To create a Hive table when the default format is not Hive, add type='hive' as a table property in your CREATE statement. For example:

CREATE TABLE customer (
  name varchar,
  address varchar)
WITH (type='hive');

Hive table format properties #

As part of a CREATE TABLE statement, specify the format of table data files with an additional format property with one of the values shown in the following:

File format	Description
`ORC`	Default value, Apache ORC file format.
`PARQUET`	Apache Parquet file format.
`JSON`	JSON file format using `org.apache.hive.hcatalog.data.JsonSerDe`
`CSV`	Comma-separated values file format using `org.apache.hadoop.hive.serde2.OpenCSVSerde`
`TEXTFILE`	Plain text file format.
`AVRO`	Apache Avro file format.
`RCTEXT`	RCFile using `ColumnarSerDe`
`RCBINARY`	RCFile using `LazyBinaryColumnarSerDe`
`SEQUENCEFILE`	Flat file format using binary key/value pairs.

Hive table properties #

As part of a CREATE TABLE statement, append further comma-separated table properties as needed. Note that many of the available table properties must be used in conjunction with a particular Hive file format.

Table property	Description
`auto_purge`	Indicates to the configured metastore to perform a purge when a table or partition is deleted, instead of a soft deletion using the trash.

Saved entries

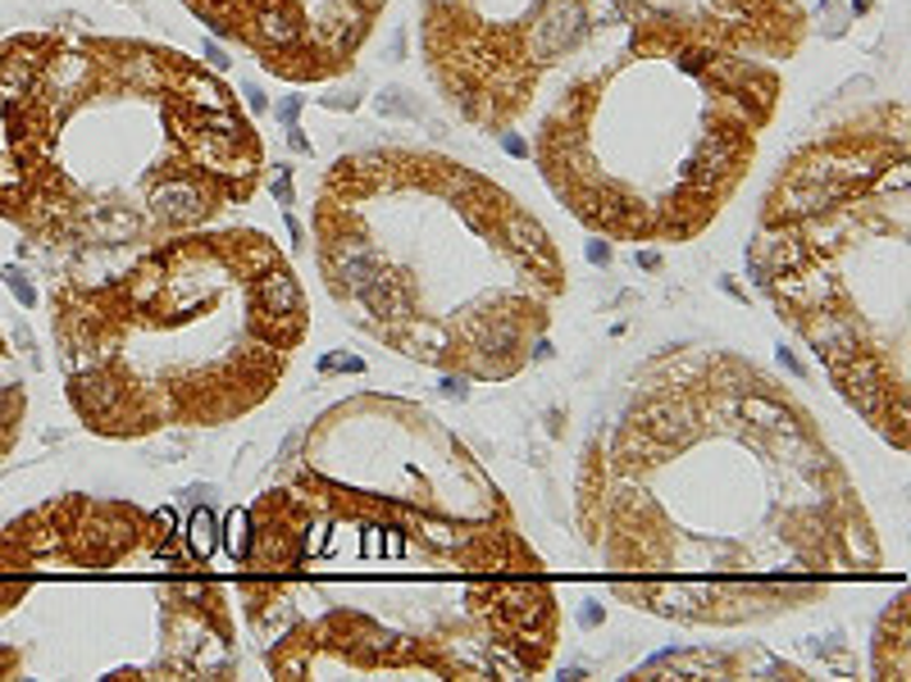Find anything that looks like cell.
Returning <instances> with one entry per match:
<instances>
[{"instance_id":"6da1fadb","label":"cell","mask_w":911,"mask_h":682,"mask_svg":"<svg viewBox=\"0 0 911 682\" xmlns=\"http://www.w3.org/2000/svg\"><path fill=\"white\" fill-rule=\"evenodd\" d=\"M256 300H260V315H269L273 323L288 319V323H301V309H306V296H301V283L283 269V264H269L256 273Z\"/></svg>"},{"instance_id":"7a4b0ae2","label":"cell","mask_w":911,"mask_h":682,"mask_svg":"<svg viewBox=\"0 0 911 682\" xmlns=\"http://www.w3.org/2000/svg\"><path fill=\"white\" fill-rule=\"evenodd\" d=\"M224 542H228V555H233V560H251L256 528H251V514H247V510H233V514L224 519Z\"/></svg>"},{"instance_id":"3957f363","label":"cell","mask_w":911,"mask_h":682,"mask_svg":"<svg viewBox=\"0 0 911 682\" xmlns=\"http://www.w3.org/2000/svg\"><path fill=\"white\" fill-rule=\"evenodd\" d=\"M743 419L747 423H756V428H788V414H784V406L779 400H771V396H743Z\"/></svg>"},{"instance_id":"277c9868","label":"cell","mask_w":911,"mask_h":682,"mask_svg":"<svg viewBox=\"0 0 911 682\" xmlns=\"http://www.w3.org/2000/svg\"><path fill=\"white\" fill-rule=\"evenodd\" d=\"M188 546H192L196 560H205V555L215 550V519H210V510H196L188 519Z\"/></svg>"},{"instance_id":"5b68a950","label":"cell","mask_w":911,"mask_h":682,"mask_svg":"<svg viewBox=\"0 0 911 682\" xmlns=\"http://www.w3.org/2000/svg\"><path fill=\"white\" fill-rule=\"evenodd\" d=\"M5 283H10V292H14L23 305H37V292H33V283H27V273L10 269V273H5Z\"/></svg>"},{"instance_id":"8992f818","label":"cell","mask_w":911,"mask_h":682,"mask_svg":"<svg viewBox=\"0 0 911 682\" xmlns=\"http://www.w3.org/2000/svg\"><path fill=\"white\" fill-rule=\"evenodd\" d=\"M338 368H347V374H360L364 364H360L356 355H324V360H319V374H338Z\"/></svg>"},{"instance_id":"52a82bcc","label":"cell","mask_w":911,"mask_h":682,"mask_svg":"<svg viewBox=\"0 0 911 682\" xmlns=\"http://www.w3.org/2000/svg\"><path fill=\"white\" fill-rule=\"evenodd\" d=\"M779 364H784V368H788V374H794V378H807V368L798 364V355H794V351H784V346H779Z\"/></svg>"},{"instance_id":"ba28073f","label":"cell","mask_w":911,"mask_h":682,"mask_svg":"<svg viewBox=\"0 0 911 682\" xmlns=\"http://www.w3.org/2000/svg\"><path fill=\"white\" fill-rule=\"evenodd\" d=\"M442 396H456V400H465V396H470L465 378H442Z\"/></svg>"},{"instance_id":"9c48e42d","label":"cell","mask_w":911,"mask_h":682,"mask_svg":"<svg viewBox=\"0 0 911 682\" xmlns=\"http://www.w3.org/2000/svg\"><path fill=\"white\" fill-rule=\"evenodd\" d=\"M588 260L593 264H606V260H611V246H606V241H588Z\"/></svg>"},{"instance_id":"30bf717a","label":"cell","mask_w":911,"mask_h":682,"mask_svg":"<svg viewBox=\"0 0 911 682\" xmlns=\"http://www.w3.org/2000/svg\"><path fill=\"white\" fill-rule=\"evenodd\" d=\"M580 624H584V628H597V624H601V605H584V610H580Z\"/></svg>"},{"instance_id":"8fae6325","label":"cell","mask_w":911,"mask_h":682,"mask_svg":"<svg viewBox=\"0 0 911 682\" xmlns=\"http://www.w3.org/2000/svg\"><path fill=\"white\" fill-rule=\"evenodd\" d=\"M633 264H643V269H661V255H656V251H638V255H633Z\"/></svg>"},{"instance_id":"7c38bea8","label":"cell","mask_w":911,"mask_h":682,"mask_svg":"<svg viewBox=\"0 0 911 682\" xmlns=\"http://www.w3.org/2000/svg\"><path fill=\"white\" fill-rule=\"evenodd\" d=\"M296 105H301V101H283V105H279V118L292 123V118H296Z\"/></svg>"}]
</instances>
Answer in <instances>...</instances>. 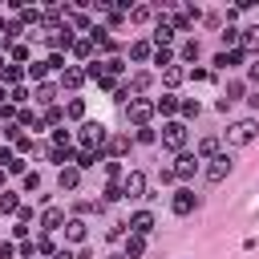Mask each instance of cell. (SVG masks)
Here are the masks:
<instances>
[{
  "label": "cell",
  "mask_w": 259,
  "mask_h": 259,
  "mask_svg": "<svg viewBox=\"0 0 259 259\" xmlns=\"http://www.w3.org/2000/svg\"><path fill=\"white\" fill-rule=\"evenodd\" d=\"M105 178H109V182H121L125 174H121V166H117V162H109V158H105Z\"/></svg>",
  "instance_id": "obj_39"
},
{
  "label": "cell",
  "mask_w": 259,
  "mask_h": 259,
  "mask_svg": "<svg viewBox=\"0 0 259 259\" xmlns=\"http://www.w3.org/2000/svg\"><path fill=\"white\" fill-rule=\"evenodd\" d=\"M170 40H174V28H170V20H166V16H158V28H154L150 45H154V49H170Z\"/></svg>",
  "instance_id": "obj_9"
},
{
  "label": "cell",
  "mask_w": 259,
  "mask_h": 259,
  "mask_svg": "<svg viewBox=\"0 0 259 259\" xmlns=\"http://www.w3.org/2000/svg\"><path fill=\"white\" fill-rule=\"evenodd\" d=\"M130 20H138V24H142V20H150V8H146V4H138V8H130Z\"/></svg>",
  "instance_id": "obj_42"
},
{
  "label": "cell",
  "mask_w": 259,
  "mask_h": 259,
  "mask_svg": "<svg viewBox=\"0 0 259 259\" xmlns=\"http://www.w3.org/2000/svg\"><path fill=\"white\" fill-rule=\"evenodd\" d=\"M77 182H81V170H77V166H65V170H61V178H57V186H61V190H77Z\"/></svg>",
  "instance_id": "obj_15"
},
{
  "label": "cell",
  "mask_w": 259,
  "mask_h": 259,
  "mask_svg": "<svg viewBox=\"0 0 259 259\" xmlns=\"http://www.w3.org/2000/svg\"><path fill=\"white\" fill-rule=\"evenodd\" d=\"M174 178H194L198 170H202V162H198V154L194 150H178V158H174Z\"/></svg>",
  "instance_id": "obj_3"
},
{
  "label": "cell",
  "mask_w": 259,
  "mask_h": 259,
  "mask_svg": "<svg viewBox=\"0 0 259 259\" xmlns=\"http://www.w3.org/2000/svg\"><path fill=\"white\" fill-rule=\"evenodd\" d=\"M243 57H247L243 49H231V53H219V57H214V69H235V65L243 61Z\"/></svg>",
  "instance_id": "obj_14"
},
{
  "label": "cell",
  "mask_w": 259,
  "mask_h": 259,
  "mask_svg": "<svg viewBox=\"0 0 259 259\" xmlns=\"http://www.w3.org/2000/svg\"><path fill=\"white\" fill-rule=\"evenodd\" d=\"M105 259H125V255H105Z\"/></svg>",
  "instance_id": "obj_57"
},
{
  "label": "cell",
  "mask_w": 259,
  "mask_h": 259,
  "mask_svg": "<svg viewBox=\"0 0 259 259\" xmlns=\"http://www.w3.org/2000/svg\"><path fill=\"white\" fill-rule=\"evenodd\" d=\"M182 77H186V73H182L178 65H170V69H162V81H166L170 89H174V85H182Z\"/></svg>",
  "instance_id": "obj_30"
},
{
  "label": "cell",
  "mask_w": 259,
  "mask_h": 259,
  "mask_svg": "<svg viewBox=\"0 0 259 259\" xmlns=\"http://www.w3.org/2000/svg\"><path fill=\"white\" fill-rule=\"evenodd\" d=\"M45 65H49V69H61V73H65V57H61V53H53V57H49Z\"/></svg>",
  "instance_id": "obj_48"
},
{
  "label": "cell",
  "mask_w": 259,
  "mask_h": 259,
  "mask_svg": "<svg viewBox=\"0 0 259 259\" xmlns=\"http://www.w3.org/2000/svg\"><path fill=\"white\" fill-rule=\"evenodd\" d=\"M186 134H190L186 121H174V117H170V121L162 125V146H166V150H182V146H186Z\"/></svg>",
  "instance_id": "obj_2"
},
{
  "label": "cell",
  "mask_w": 259,
  "mask_h": 259,
  "mask_svg": "<svg viewBox=\"0 0 259 259\" xmlns=\"http://www.w3.org/2000/svg\"><path fill=\"white\" fill-rule=\"evenodd\" d=\"M125 227H130V235H142V239H146V235L154 231V214H150V210H138Z\"/></svg>",
  "instance_id": "obj_11"
},
{
  "label": "cell",
  "mask_w": 259,
  "mask_h": 259,
  "mask_svg": "<svg viewBox=\"0 0 259 259\" xmlns=\"http://www.w3.org/2000/svg\"><path fill=\"white\" fill-rule=\"evenodd\" d=\"M121 154H130V138H125V134H117V138L109 142V162H117Z\"/></svg>",
  "instance_id": "obj_26"
},
{
  "label": "cell",
  "mask_w": 259,
  "mask_h": 259,
  "mask_svg": "<svg viewBox=\"0 0 259 259\" xmlns=\"http://www.w3.org/2000/svg\"><path fill=\"white\" fill-rule=\"evenodd\" d=\"M194 206H198V194H194L190 186H178L174 198H170V210H174V214H190Z\"/></svg>",
  "instance_id": "obj_7"
},
{
  "label": "cell",
  "mask_w": 259,
  "mask_h": 259,
  "mask_svg": "<svg viewBox=\"0 0 259 259\" xmlns=\"http://www.w3.org/2000/svg\"><path fill=\"white\" fill-rule=\"evenodd\" d=\"M121 198H125V194H121V182H109V186H105V202H121Z\"/></svg>",
  "instance_id": "obj_40"
},
{
  "label": "cell",
  "mask_w": 259,
  "mask_h": 259,
  "mask_svg": "<svg viewBox=\"0 0 259 259\" xmlns=\"http://www.w3.org/2000/svg\"><path fill=\"white\" fill-rule=\"evenodd\" d=\"M20 210V198L12 190H0V214H16Z\"/></svg>",
  "instance_id": "obj_27"
},
{
  "label": "cell",
  "mask_w": 259,
  "mask_h": 259,
  "mask_svg": "<svg viewBox=\"0 0 259 259\" xmlns=\"http://www.w3.org/2000/svg\"><path fill=\"white\" fill-rule=\"evenodd\" d=\"M53 146H57V150H69V146H73V134H69L65 125H57V130H53Z\"/></svg>",
  "instance_id": "obj_29"
},
{
  "label": "cell",
  "mask_w": 259,
  "mask_h": 259,
  "mask_svg": "<svg viewBox=\"0 0 259 259\" xmlns=\"http://www.w3.org/2000/svg\"><path fill=\"white\" fill-rule=\"evenodd\" d=\"M8 101H28V89H24V85H12V93H8Z\"/></svg>",
  "instance_id": "obj_45"
},
{
  "label": "cell",
  "mask_w": 259,
  "mask_h": 259,
  "mask_svg": "<svg viewBox=\"0 0 259 259\" xmlns=\"http://www.w3.org/2000/svg\"><path fill=\"white\" fill-rule=\"evenodd\" d=\"M97 162H105V154H101V150H85V146H81V150L73 154V166H77V170H93Z\"/></svg>",
  "instance_id": "obj_10"
},
{
  "label": "cell",
  "mask_w": 259,
  "mask_h": 259,
  "mask_svg": "<svg viewBox=\"0 0 259 259\" xmlns=\"http://www.w3.org/2000/svg\"><path fill=\"white\" fill-rule=\"evenodd\" d=\"M28 150H32V138L20 134V138H16V154H28Z\"/></svg>",
  "instance_id": "obj_46"
},
{
  "label": "cell",
  "mask_w": 259,
  "mask_h": 259,
  "mask_svg": "<svg viewBox=\"0 0 259 259\" xmlns=\"http://www.w3.org/2000/svg\"><path fill=\"white\" fill-rule=\"evenodd\" d=\"M105 235H109V239H121V235H125V223H109V231H105Z\"/></svg>",
  "instance_id": "obj_50"
},
{
  "label": "cell",
  "mask_w": 259,
  "mask_h": 259,
  "mask_svg": "<svg viewBox=\"0 0 259 259\" xmlns=\"http://www.w3.org/2000/svg\"><path fill=\"white\" fill-rule=\"evenodd\" d=\"M0 77H4V81H12V85H20L24 69H20V65H4V69H0Z\"/></svg>",
  "instance_id": "obj_33"
},
{
  "label": "cell",
  "mask_w": 259,
  "mask_h": 259,
  "mask_svg": "<svg viewBox=\"0 0 259 259\" xmlns=\"http://www.w3.org/2000/svg\"><path fill=\"white\" fill-rule=\"evenodd\" d=\"M0 162H4V170H8V174H20V170H24V158H20V154H12V150H0Z\"/></svg>",
  "instance_id": "obj_22"
},
{
  "label": "cell",
  "mask_w": 259,
  "mask_h": 259,
  "mask_svg": "<svg viewBox=\"0 0 259 259\" xmlns=\"http://www.w3.org/2000/svg\"><path fill=\"white\" fill-rule=\"evenodd\" d=\"M194 154H198V162H210V158H214V154H219V138H202V142H198V150H194Z\"/></svg>",
  "instance_id": "obj_20"
},
{
  "label": "cell",
  "mask_w": 259,
  "mask_h": 259,
  "mask_svg": "<svg viewBox=\"0 0 259 259\" xmlns=\"http://www.w3.org/2000/svg\"><path fill=\"white\" fill-rule=\"evenodd\" d=\"M174 109H178V97H174V93H166V97L154 101V113H162V117H170Z\"/></svg>",
  "instance_id": "obj_25"
},
{
  "label": "cell",
  "mask_w": 259,
  "mask_h": 259,
  "mask_svg": "<svg viewBox=\"0 0 259 259\" xmlns=\"http://www.w3.org/2000/svg\"><path fill=\"white\" fill-rule=\"evenodd\" d=\"M40 121H45V125H65V109H61V105H49Z\"/></svg>",
  "instance_id": "obj_28"
},
{
  "label": "cell",
  "mask_w": 259,
  "mask_h": 259,
  "mask_svg": "<svg viewBox=\"0 0 259 259\" xmlns=\"http://www.w3.org/2000/svg\"><path fill=\"white\" fill-rule=\"evenodd\" d=\"M198 53H202V49H198V40H194V36H190V40H182V61H198Z\"/></svg>",
  "instance_id": "obj_31"
},
{
  "label": "cell",
  "mask_w": 259,
  "mask_h": 259,
  "mask_svg": "<svg viewBox=\"0 0 259 259\" xmlns=\"http://www.w3.org/2000/svg\"><path fill=\"white\" fill-rule=\"evenodd\" d=\"M125 117H130L134 125H150V117H154V101H146V97H130Z\"/></svg>",
  "instance_id": "obj_4"
},
{
  "label": "cell",
  "mask_w": 259,
  "mask_h": 259,
  "mask_svg": "<svg viewBox=\"0 0 259 259\" xmlns=\"http://www.w3.org/2000/svg\"><path fill=\"white\" fill-rule=\"evenodd\" d=\"M73 49H77V57H89V53H93V40H77Z\"/></svg>",
  "instance_id": "obj_47"
},
{
  "label": "cell",
  "mask_w": 259,
  "mask_h": 259,
  "mask_svg": "<svg viewBox=\"0 0 259 259\" xmlns=\"http://www.w3.org/2000/svg\"><path fill=\"white\" fill-rule=\"evenodd\" d=\"M0 121H12V105H0Z\"/></svg>",
  "instance_id": "obj_54"
},
{
  "label": "cell",
  "mask_w": 259,
  "mask_h": 259,
  "mask_svg": "<svg viewBox=\"0 0 259 259\" xmlns=\"http://www.w3.org/2000/svg\"><path fill=\"white\" fill-rule=\"evenodd\" d=\"M12 255H16V247L12 243H0V259H12Z\"/></svg>",
  "instance_id": "obj_53"
},
{
  "label": "cell",
  "mask_w": 259,
  "mask_h": 259,
  "mask_svg": "<svg viewBox=\"0 0 259 259\" xmlns=\"http://www.w3.org/2000/svg\"><path fill=\"white\" fill-rule=\"evenodd\" d=\"M142 251H146V239L142 235H125V251L121 255L125 259H142Z\"/></svg>",
  "instance_id": "obj_17"
},
{
  "label": "cell",
  "mask_w": 259,
  "mask_h": 259,
  "mask_svg": "<svg viewBox=\"0 0 259 259\" xmlns=\"http://www.w3.org/2000/svg\"><path fill=\"white\" fill-rule=\"evenodd\" d=\"M255 134H259V121H255V117H243V121H235V125L227 130V142H231V146H247Z\"/></svg>",
  "instance_id": "obj_1"
},
{
  "label": "cell",
  "mask_w": 259,
  "mask_h": 259,
  "mask_svg": "<svg viewBox=\"0 0 259 259\" xmlns=\"http://www.w3.org/2000/svg\"><path fill=\"white\" fill-rule=\"evenodd\" d=\"M247 77H251V81H255V85H259V57H255V61H251V65H247Z\"/></svg>",
  "instance_id": "obj_52"
},
{
  "label": "cell",
  "mask_w": 259,
  "mask_h": 259,
  "mask_svg": "<svg viewBox=\"0 0 259 259\" xmlns=\"http://www.w3.org/2000/svg\"><path fill=\"white\" fill-rule=\"evenodd\" d=\"M81 81H85V69H65L61 73V89H77Z\"/></svg>",
  "instance_id": "obj_24"
},
{
  "label": "cell",
  "mask_w": 259,
  "mask_h": 259,
  "mask_svg": "<svg viewBox=\"0 0 259 259\" xmlns=\"http://www.w3.org/2000/svg\"><path fill=\"white\" fill-rule=\"evenodd\" d=\"M219 36H223V45H239V28H223Z\"/></svg>",
  "instance_id": "obj_44"
},
{
  "label": "cell",
  "mask_w": 259,
  "mask_h": 259,
  "mask_svg": "<svg viewBox=\"0 0 259 259\" xmlns=\"http://www.w3.org/2000/svg\"><path fill=\"white\" fill-rule=\"evenodd\" d=\"M243 89H247L243 81H227V93L219 97V109L227 113V109H231V101H239V97H243Z\"/></svg>",
  "instance_id": "obj_12"
},
{
  "label": "cell",
  "mask_w": 259,
  "mask_h": 259,
  "mask_svg": "<svg viewBox=\"0 0 259 259\" xmlns=\"http://www.w3.org/2000/svg\"><path fill=\"white\" fill-rule=\"evenodd\" d=\"M231 166H235V158H231V154H223V150H219V154H214V158H210V166H206V170H202V174H206V182H223V178H227V174H231Z\"/></svg>",
  "instance_id": "obj_6"
},
{
  "label": "cell",
  "mask_w": 259,
  "mask_h": 259,
  "mask_svg": "<svg viewBox=\"0 0 259 259\" xmlns=\"http://www.w3.org/2000/svg\"><path fill=\"white\" fill-rule=\"evenodd\" d=\"M45 73H49V65H45V61H32V65H28V77H32L36 85L45 81Z\"/></svg>",
  "instance_id": "obj_35"
},
{
  "label": "cell",
  "mask_w": 259,
  "mask_h": 259,
  "mask_svg": "<svg viewBox=\"0 0 259 259\" xmlns=\"http://www.w3.org/2000/svg\"><path fill=\"white\" fill-rule=\"evenodd\" d=\"M105 65V77H117V73H125V61L121 57H109V61H101Z\"/></svg>",
  "instance_id": "obj_32"
},
{
  "label": "cell",
  "mask_w": 259,
  "mask_h": 259,
  "mask_svg": "<svg viewBox=\"0 0 259 259\" xmlns=\"http://www.w3.org/2000/svg\"><path fill=\"white\" fill-rule=\"evenodd\" d=\"M81 113H85V101H81V97H73V101L65 105V117H81Z\"/></svg>",
  "instance_id": "obj_38"
},
{
  "label": "cell",
  "mask_w": 259,
  "mask_h": 259,
  "mask_svg": "<svg viewBox=\"0 0 259 259\" xmlns=\"http://www.w3.org/2000/svg\"><path fill=\"white\" fill-rule=\"evenodd\" d=\"M150 85V73H134V81H130V93H142Z\"/></svg>",
  "instance_id": "obj_37"
},
{
  "label": "cell",
  "mask_w": 259,
  "mask_h": 259,
  "mask_svg": "<svg viewBox=\"0 0 259 259\" xmlns=\"http://www.w3.org/2000/svg\"><path fill=\"white\" fill-rule=\"evenodd\" d=\"M53 259H73V251L65 247V251H53Z\"/></svg>",
  "instance_id": "obj_55"
},
{
  "label": "cell",
  "mask_w": 259,
  "mask_h": 259,
  "mask_svg": "<svg viewBox=\"0 0 259 259\" xmlns=\"http://www.w3.org/2000/svg\"><path fill=\"white\" fill-rule=\"evenodd\" d=\"M24 190H28V194L40 190V178H36V174H24Z\"/></svg>",
  "instance_id": "obj_49"
},
{
  "label": "cell",
  "mask_w": 259,
  "mask_h": 259,
  "mask_svg": "<svg viewBox=\"0 0 259 259\" xmlns=\"http://www.w3.org/2000/svg\"><path fill=\"white\" fill-rule=\"evenodd\" d=\"M154 65L170 69V65H174V53H170V49H154Z\"/></svg>",
  "instance_id": "obj_34"
},
{
  "label": "cell",
  "mask_w": 259,
  "mask_h": 259,
  "mask_svg": "<svg viewBox=\"0 0 259 259\" xmlns=\"http://www.w3.org/2000/svg\"><path fill=\"white\" fill-rule=\"evenodd\" d=\"M32 97H36L40 105H53V101H57V85H49V81H40V85L32 89Z\"/></svg>",
  "instance_id": "obj_19"
},
{
  "label": "cell",
  "mask_w": 259,
  "mask_h": 259,
  "mask_svg": "<svg viewBox=\"0 0 259 259\" xmlns=\"http://www.w3.org/2000/svg\"><path fill=\"white\" fill-rule=\"evenodd\" d=\"M130 57H134V61H150V57H154V45H150V40H134V45H130Z\"/></svg>",
  "instance_id": "obj_23"
},
{
  "label": "cell",
  "mask_w": 259,
  "mask_h": 259,
  "mask_svg": "<svg viewBox=\"0 0 259 259\" xmlns=\"http://www.w3.org/2000/svg\"><path fill=\"white\" fill-rule=\"evenodd\" d=\"M61 223H65V210H61V206H49V210L40 214V227H45V231H57Z\"/></svg>",
  "instance_id": "obj_16"
},
{
  "label": "cell",
  "mask_w": 259,
  "mask_h": 259,
  "mask_svg": "<svg viewBox=\"0 0 259 259\" xmlns=\"http://www.w3.org/2000/svg\"><path fill=\"white\" fill-rule=\"evenodd\" d=\"M65 235H69V243H85V235H89V231H85V223H81V219H69V223H65Z\"/></svg>",
  "instance_id": "obj_21"
},
{
  "label": "cell",
  "mask_w": 259,
  "mask_h": 259,
  "mask_svg": "<svg viewBox=\"0 0 259 259\" xmlns=\"http://www.w3.org/2000/svg\"><path fill=\"white\" fill-rule=\"evenodd\" d=\"M178 109H182V117H198V109H202V105H198L194 97H186V101H178Z\"/></svg>",
  "instance_id": "obj_36"
},
{
  "label": "cell",
  "mask_w": 259,
  "mask_h": 259,
  "mask_svg": "<svg viewBox=\"0 0 259 259\" xmlns=\"http://www.w3.org/2000/svg\"><path fill=\"white\" fill-rule=\"evenodd\" d=\"M239 45H243V53H255V57H259V24L243 28V32H239Z\"/></svg>",
  "instance_id": "obj_13"
},
{
  "label": "cell",
  "mask_w": 259,
  "mask_h": 259,
  "mask_svg": "<svg viewBox=\"0 0 259 259\" xmlns=\"http://www.w3.org/2000/svg\"><path fill=\"white\" fill-rule=\"evenodd\" d=\"M134 142H158V134H154L150 125H138V134H134Z\"/></svg>",
  "instance_id": "obj_41"
},
{
  "label": "cell",
  "mask_w": 259,
  "mask_h": 259,
  "mask_svg": "<svg viewBox=\"0 0 259 259\" xmlns=\"http://www.w3.org/2000/svg\"><path fill=\"white\" fill-rule=\"evenodd\" d=\"M121 194H125V198H146V174H142V170H130V174L121 178Z\"/></svg>",
  "instance_id": "obj_8"
},
{
  "label": "cell",
  "mask_w": 259,
  "mask_h": 259,
  "mask_svg": "<svg viewBox=\"0 0 259 259\" xmlns=\"http://www.w3.org/2000/svg\"><path fill=\"white\" fill-rule=\"evenodd\" d=\"M105 138H109V130H105L101 121H85V125H81V146H85V150H101Z\"/></svg>",
  "instance_id": "obj_5"
},
{
  "label": "cell",
  "mask_w": 259,
  "mask_h": 259,
  "mask_svg": "<svg viewBox=\"0 0 259 259\" xmlns=\"http://www.w3.org/2000/svg\"><path fill=\"white\" fill-rule=\"evenodd\" d=\"M16 219H20L24 227H28V223H32V206H20V210H16Z\"/></svg>",
  "instance_id": "obj_51"
},
{
  "label": "cell",
  "mask_w": 259,
  "mask_h": 259,
  "mask_svg": "<svg viewBox=\"0 0 259 259\" xmlns=\"http://www.w3.org/2000/svg\"><path fill=\"white\" fill-rule=\"evenodd\" d=\"M36 255H53V239H49V235L36 239Z\"/></svg>",
  "instance_id": "obj_43"
},
{
  "label": "cell",
  "mask_w": 259,
  "mask_h": 259,
  "mask_svg": "<svg viewBox=\"0 0 259 259\" xmlns=\"http://www.w3.org/2000/svg\"><path fill=\"white\" fill-rule=\"evenodd\" d=\"M49 45H53V49H69V45H73V28H69V24H61V28L49 36Z\"/></svg>",
  "instance_id": "obj_18"
},
{
  "label": "cell",
  "mask_w": 259,
  "mask_h": 259,
  "mask_svg": "<svg viewBox=\"0 0 259 259\" xmlns=\"http://www.w3.org/2000/svg\"><path fill=\"white\" fill-rule=\"evenodd\" d=\"M251 105H255V109H259V89H255V93H251Z\"/></svg>",
  "instance_id": "obj_56"
}]
</instances>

### Tasks to perform
a) Reproduce the Hive table documentation, everything from "Hive table properties" down to "Hive file format.", substituting "together with" for "in conjunction with".
b) Pick up the Hive table documentation after its final line and carry it forward.

### Outputs for the tasks
a)
Hive table properties #

As part of a CREATE TABLE statement, append further comma-separated table properties as needed. Note that many of the available table properties must be used together with a particular Hive file format.

b)
`avro_schema_url`	The URI of the Avro schema evolution for the table.
`bucket_count`	The number of buckets to group data into. Only valid if used with `bucketed_by`. Defaults to `0`.
`bucketed_by`	The bucketing column for the storage table. Only valid if used with `bucket_count`. Defaults to `[]`.
`bucketing_version`	Specifies which Hive bucketing version to use. Valid values are `1` or `2`.
`csv_escape`	The CSV escape character. Requires CSV format.
`csv_quote`	The CSV quote character. Requires CSV format.
`csv_separator`	The CSV separator character. Requires CSV format. You can use other separators such as `\|` or use Unicode to configure invisible separators such as tabs with `U&'\0009'`.
`external_location`	The URI of an external Hive table on S3, Azure Blob Storage, etc. See the basic usage examples for more information.
`format`	The table file format. Valid values are `ORC`, `PARQUET`, `AVRO`, `RCBINARY`, `RCTEXT`, `SEQUENCEFILE`, `JSON`, `TEXTFILE`, `CSV`, and `REGEX`.
`null_format`	The serialization format for `NULL` value. Requires TextFile, RCText, or SequenceFile format.
`orc_bloom_filter_columns`	Comma-separated list of columns to use for ORC bloom filter. It improves the performance of queries using range predicates when reading ORC files. Requires ORC format. Defaults to `[]`.
`orc_bloom_filter_fpp`	The ORC bloom filters false positive probability. Requires ORC format. Defaults to `0.05`.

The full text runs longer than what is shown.